▶ **PASSAGE TO READ**
-*-

What happened

Shares of Twilio (NYSE:TWLO) were pulling back today after the cloud-based communications software company posted a strong first-quarter earnings report but offered weaker-than-expected guidance on the bottom line. With the software as a service (SaaS) stock coming into the report "priced for perfection," that was enough to send shares spiraling.

As a result, the stock finished the day down 9.4%.

A digital image of a cloud.

Image source: Getty Images.

So what

Twilio reported revenue growth of 62% to $590 million, well ahead of estimates at $532.9 million. It also posted a dollar-based net expansion rate of 133%, showing that continuing customers increased their spending by 33%, though that was down slightly from 143% in the quarter a year ago. Active customers' accounts increased from 190,000 a year ago to 235,000,  and on an adjusted basis, profitability ramped up as adjusted operating income jumped from $6.1 million to $17.3 million. 

On the bottom line, adjusted earnings per share came in at $0.05, down from $0.06 a year ago in part because of share dilution, but that beat estimates at a loss of $0.09 per share.

CEO Jeff Lawson said:

We delivered another quarter of outstanding growth in Q1, as companies across industries and around the world continue to turn to Twilio's customer engagement platform to drive their digital transformation. Over the last year, one thing has become extremely clear: we are in the midst of a massive shift in the way companies engage with their customers that is driving a generational opportunity for Twilio.

The company also said it would split up its R&D function into three units.

Now what

Twilio's second-quarter guidance shows the company still expects to maintain its brisk growth rate even as it laps the beginning of the pandemic in the year-ago quarter. On the top line, it's calling for 47% to 50% revenue growth, or $591 million to $601 million, well ahead of the consensus at $577.1 million. However, the company projected a loss in Q2, likely a reflection of investments it's making to capture the opportunity Lawson referred to above. Management forecast an adjusted loss per share of $0.16 to $0.13, worse than expectations at a $0.05 per-share loss.

Overall, it's hard to complain about the report, but the stock trades at a steep multiple -- around a price-to-sales ratio of 25 --which explains why just one weak data point can spark a sell-off.

-*-

▶ **EXTRACTED DATA**
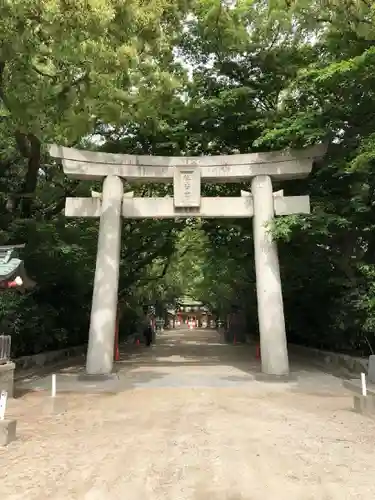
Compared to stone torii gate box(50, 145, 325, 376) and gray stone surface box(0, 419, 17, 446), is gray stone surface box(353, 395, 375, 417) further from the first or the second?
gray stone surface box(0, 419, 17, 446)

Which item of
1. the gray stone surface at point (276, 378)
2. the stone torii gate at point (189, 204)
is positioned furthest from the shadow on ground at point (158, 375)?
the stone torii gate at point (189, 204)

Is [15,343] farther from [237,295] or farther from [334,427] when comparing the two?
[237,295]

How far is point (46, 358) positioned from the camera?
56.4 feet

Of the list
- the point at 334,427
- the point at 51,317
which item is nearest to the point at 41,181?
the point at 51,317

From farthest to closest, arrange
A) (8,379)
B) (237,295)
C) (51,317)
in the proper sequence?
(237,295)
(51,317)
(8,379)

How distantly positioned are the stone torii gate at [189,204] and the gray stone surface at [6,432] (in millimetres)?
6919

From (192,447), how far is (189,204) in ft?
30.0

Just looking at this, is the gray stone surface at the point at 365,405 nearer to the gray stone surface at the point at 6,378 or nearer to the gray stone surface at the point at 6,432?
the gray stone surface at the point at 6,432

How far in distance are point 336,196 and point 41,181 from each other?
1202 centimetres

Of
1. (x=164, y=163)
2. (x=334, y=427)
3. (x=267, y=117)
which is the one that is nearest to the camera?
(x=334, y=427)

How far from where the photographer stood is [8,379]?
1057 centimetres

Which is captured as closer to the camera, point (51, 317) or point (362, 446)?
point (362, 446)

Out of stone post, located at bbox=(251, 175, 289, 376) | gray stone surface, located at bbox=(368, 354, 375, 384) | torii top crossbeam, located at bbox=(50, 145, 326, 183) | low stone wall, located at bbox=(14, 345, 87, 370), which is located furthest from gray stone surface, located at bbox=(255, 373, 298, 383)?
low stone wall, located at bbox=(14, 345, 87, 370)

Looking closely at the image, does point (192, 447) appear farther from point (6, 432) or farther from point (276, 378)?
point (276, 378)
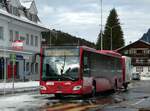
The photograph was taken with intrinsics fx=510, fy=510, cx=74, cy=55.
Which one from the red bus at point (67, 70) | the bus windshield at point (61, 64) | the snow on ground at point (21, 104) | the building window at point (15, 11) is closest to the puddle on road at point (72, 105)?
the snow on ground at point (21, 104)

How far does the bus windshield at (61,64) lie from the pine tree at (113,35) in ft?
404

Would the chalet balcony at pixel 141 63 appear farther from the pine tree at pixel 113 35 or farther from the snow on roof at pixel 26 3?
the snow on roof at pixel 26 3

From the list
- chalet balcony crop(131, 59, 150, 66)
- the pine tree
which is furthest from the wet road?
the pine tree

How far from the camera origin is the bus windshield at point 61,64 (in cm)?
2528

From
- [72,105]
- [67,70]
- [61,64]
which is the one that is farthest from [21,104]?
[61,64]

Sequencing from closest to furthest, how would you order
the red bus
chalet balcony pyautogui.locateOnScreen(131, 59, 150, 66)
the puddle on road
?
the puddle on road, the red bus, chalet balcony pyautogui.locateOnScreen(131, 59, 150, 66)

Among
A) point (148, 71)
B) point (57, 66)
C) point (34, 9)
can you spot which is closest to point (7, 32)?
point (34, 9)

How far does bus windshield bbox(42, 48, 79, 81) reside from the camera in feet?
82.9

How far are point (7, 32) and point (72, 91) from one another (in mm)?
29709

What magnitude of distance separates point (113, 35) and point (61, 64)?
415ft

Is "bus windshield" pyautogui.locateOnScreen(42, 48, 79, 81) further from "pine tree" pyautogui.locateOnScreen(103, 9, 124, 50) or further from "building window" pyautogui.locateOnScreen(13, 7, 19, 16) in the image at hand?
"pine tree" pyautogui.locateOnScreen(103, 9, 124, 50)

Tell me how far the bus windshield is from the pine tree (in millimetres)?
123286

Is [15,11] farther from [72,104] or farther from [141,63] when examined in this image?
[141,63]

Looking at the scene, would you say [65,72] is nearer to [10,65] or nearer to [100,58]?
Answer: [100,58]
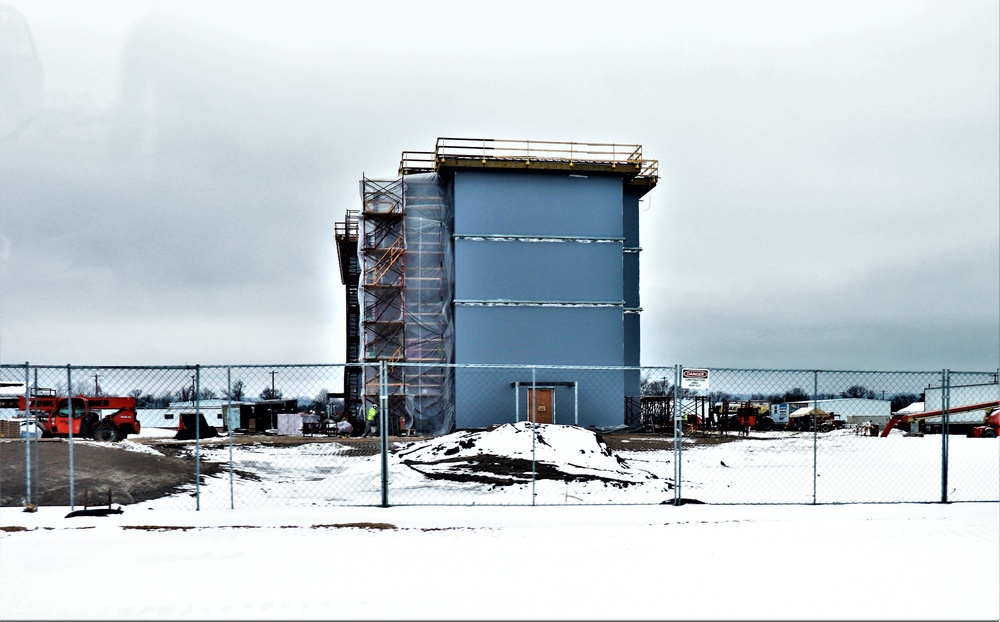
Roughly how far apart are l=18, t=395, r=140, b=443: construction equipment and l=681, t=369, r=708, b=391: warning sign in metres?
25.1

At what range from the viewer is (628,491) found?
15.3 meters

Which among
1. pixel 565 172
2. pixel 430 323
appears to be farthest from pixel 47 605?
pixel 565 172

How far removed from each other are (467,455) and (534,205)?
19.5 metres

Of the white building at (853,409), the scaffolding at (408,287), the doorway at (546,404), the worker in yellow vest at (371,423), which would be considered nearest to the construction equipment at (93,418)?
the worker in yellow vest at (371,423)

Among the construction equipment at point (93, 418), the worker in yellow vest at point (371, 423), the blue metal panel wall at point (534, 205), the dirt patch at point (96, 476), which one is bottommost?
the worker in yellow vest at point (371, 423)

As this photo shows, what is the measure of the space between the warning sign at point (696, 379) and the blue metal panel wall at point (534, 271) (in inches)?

-*-

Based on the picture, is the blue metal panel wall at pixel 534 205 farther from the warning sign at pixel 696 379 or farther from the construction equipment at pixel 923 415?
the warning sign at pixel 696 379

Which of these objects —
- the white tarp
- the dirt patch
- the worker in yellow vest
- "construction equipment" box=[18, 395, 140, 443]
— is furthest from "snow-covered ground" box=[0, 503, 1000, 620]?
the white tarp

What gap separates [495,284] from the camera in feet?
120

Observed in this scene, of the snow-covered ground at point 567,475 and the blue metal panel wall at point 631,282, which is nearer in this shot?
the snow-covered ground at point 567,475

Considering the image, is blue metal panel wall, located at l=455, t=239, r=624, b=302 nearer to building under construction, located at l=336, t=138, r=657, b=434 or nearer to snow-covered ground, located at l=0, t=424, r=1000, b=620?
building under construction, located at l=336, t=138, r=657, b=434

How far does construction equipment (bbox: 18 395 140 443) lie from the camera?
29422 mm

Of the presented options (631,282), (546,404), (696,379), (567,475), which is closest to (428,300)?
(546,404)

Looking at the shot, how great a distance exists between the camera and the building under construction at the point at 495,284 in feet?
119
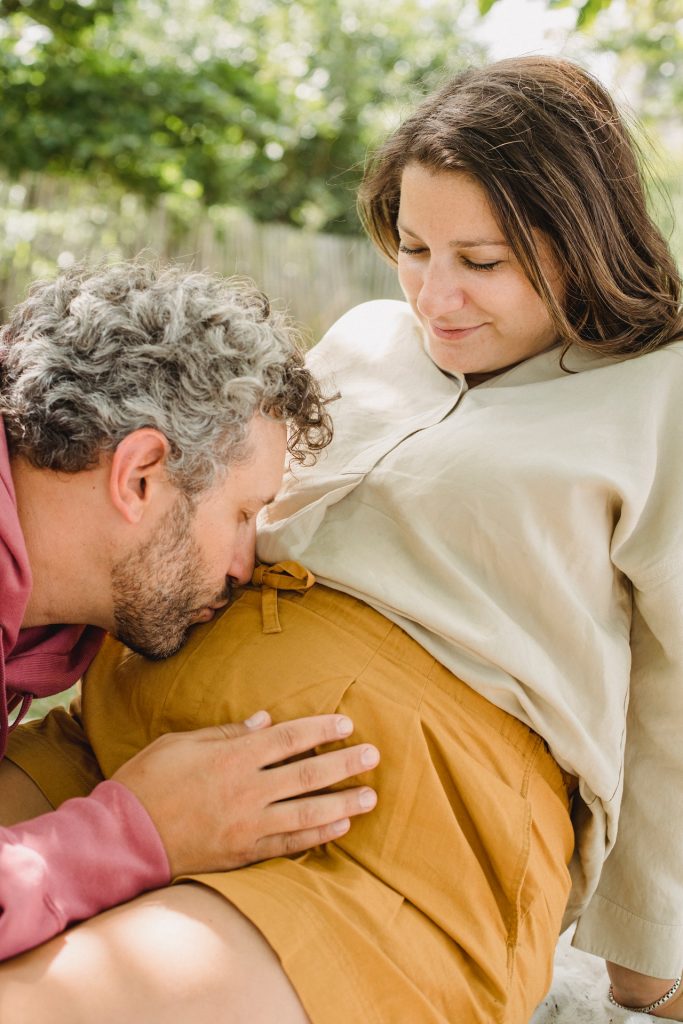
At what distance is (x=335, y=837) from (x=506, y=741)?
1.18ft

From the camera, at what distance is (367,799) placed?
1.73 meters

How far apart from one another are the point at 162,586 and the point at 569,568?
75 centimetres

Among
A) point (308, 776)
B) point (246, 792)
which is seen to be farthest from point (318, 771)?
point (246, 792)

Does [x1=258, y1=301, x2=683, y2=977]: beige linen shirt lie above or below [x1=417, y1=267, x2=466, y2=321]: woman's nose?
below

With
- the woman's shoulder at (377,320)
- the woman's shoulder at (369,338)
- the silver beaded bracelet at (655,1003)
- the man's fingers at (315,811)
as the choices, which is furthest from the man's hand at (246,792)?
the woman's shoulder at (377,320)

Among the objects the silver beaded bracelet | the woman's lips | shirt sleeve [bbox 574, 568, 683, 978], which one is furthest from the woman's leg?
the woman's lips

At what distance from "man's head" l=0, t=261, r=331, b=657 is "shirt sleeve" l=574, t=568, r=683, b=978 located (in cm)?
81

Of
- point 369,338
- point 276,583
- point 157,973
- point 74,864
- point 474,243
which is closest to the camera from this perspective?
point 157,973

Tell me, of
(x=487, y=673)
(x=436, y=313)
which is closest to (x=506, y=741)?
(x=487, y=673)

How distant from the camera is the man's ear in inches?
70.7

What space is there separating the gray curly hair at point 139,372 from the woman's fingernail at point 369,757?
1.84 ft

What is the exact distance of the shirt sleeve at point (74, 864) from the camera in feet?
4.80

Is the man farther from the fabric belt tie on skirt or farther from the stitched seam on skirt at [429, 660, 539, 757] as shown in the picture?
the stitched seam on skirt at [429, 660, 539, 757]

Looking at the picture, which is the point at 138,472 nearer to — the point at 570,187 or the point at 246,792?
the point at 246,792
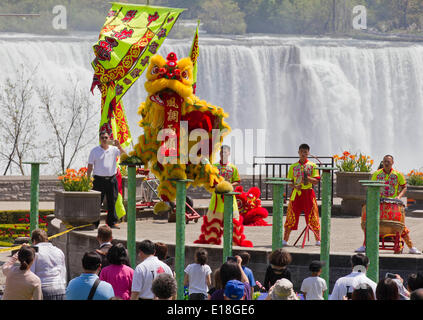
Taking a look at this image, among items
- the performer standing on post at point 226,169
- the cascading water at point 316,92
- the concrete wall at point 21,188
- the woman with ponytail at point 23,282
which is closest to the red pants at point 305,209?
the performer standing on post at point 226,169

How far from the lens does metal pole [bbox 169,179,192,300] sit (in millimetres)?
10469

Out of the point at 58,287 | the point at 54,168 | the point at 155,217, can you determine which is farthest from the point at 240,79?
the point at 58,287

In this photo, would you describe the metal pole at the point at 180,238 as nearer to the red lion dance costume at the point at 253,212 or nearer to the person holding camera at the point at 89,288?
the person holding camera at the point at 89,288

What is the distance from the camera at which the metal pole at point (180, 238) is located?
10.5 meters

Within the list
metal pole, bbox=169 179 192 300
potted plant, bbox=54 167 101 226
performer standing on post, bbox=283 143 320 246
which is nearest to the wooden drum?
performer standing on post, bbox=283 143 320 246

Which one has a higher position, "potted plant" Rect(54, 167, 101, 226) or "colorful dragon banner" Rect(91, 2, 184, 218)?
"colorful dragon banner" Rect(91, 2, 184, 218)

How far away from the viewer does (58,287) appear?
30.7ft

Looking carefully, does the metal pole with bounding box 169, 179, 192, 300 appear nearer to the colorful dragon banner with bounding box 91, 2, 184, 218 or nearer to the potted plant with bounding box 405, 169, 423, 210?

-*-

▶ **WHAT YOU NEED TO DO**
1. Please transcribe the Twilio earnings article from "What happened" to "day down 9.4%.".
2. Give every section heading in the Twilio earnings article.

▶ **RESPONSES FOR EACH TASK**
1.
What happened

Shares of Twilio (NYSE:TWLO) were pulling back today after the cloud-based communications software company posted a strong first-quarter earnings report but offered weaker-than-expected guidance on the bottom line. With the software as a service (SaaS) stock coming into the report "priced for perfection," that was enough to send shares spiraling.

As a result, the stock finished the day down 9.4%.

2.
What happened
So what
Now what